== Problem to work on ==
Show each line of the records below that contains the word "trousers", reproducing every such line in full.

== Given data ==

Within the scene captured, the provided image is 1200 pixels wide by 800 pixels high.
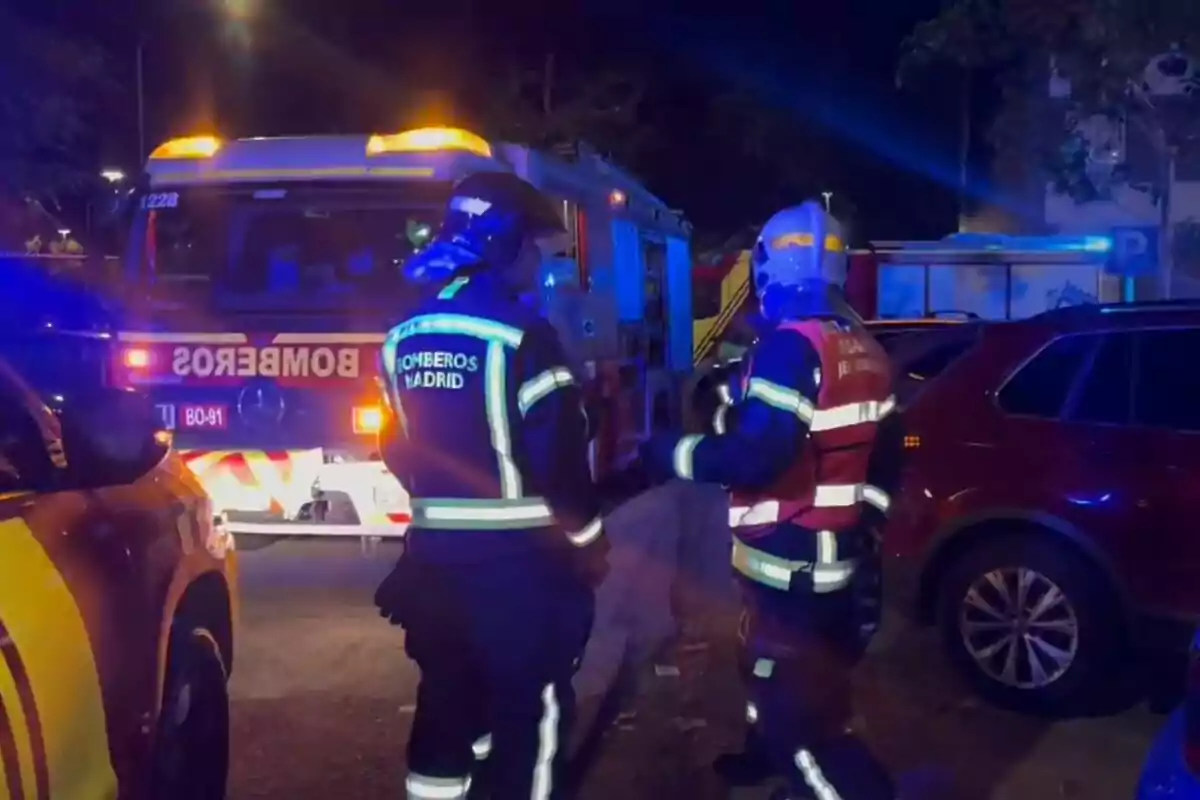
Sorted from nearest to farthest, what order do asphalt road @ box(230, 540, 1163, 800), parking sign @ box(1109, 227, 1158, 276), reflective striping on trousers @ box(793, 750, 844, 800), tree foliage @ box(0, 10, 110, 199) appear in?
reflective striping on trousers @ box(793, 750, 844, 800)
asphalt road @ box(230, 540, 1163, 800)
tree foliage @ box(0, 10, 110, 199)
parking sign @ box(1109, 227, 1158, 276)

...

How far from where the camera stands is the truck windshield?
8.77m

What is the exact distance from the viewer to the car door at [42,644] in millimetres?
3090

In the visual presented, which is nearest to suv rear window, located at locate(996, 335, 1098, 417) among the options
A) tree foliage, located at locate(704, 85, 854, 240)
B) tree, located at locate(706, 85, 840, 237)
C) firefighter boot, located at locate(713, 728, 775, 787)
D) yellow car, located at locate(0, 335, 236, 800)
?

--

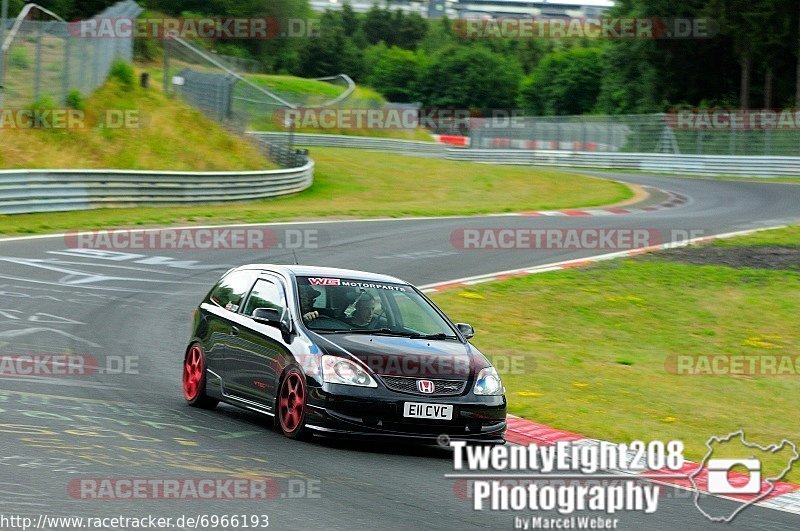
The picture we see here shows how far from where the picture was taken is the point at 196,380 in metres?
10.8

== Complete answer ==
Sorted from nearest to farthest, what order do asphalt road @ box(230, 540, 1163, 800), parking sign @ box(1109, 227, 1158, 276), reflective striping on trousers @ box(793, 750, 844, 800), tree foliage @ box(0, 10, 110, 199) appear in?
reflective striping on trousers @ box(793, 750, 844, 800)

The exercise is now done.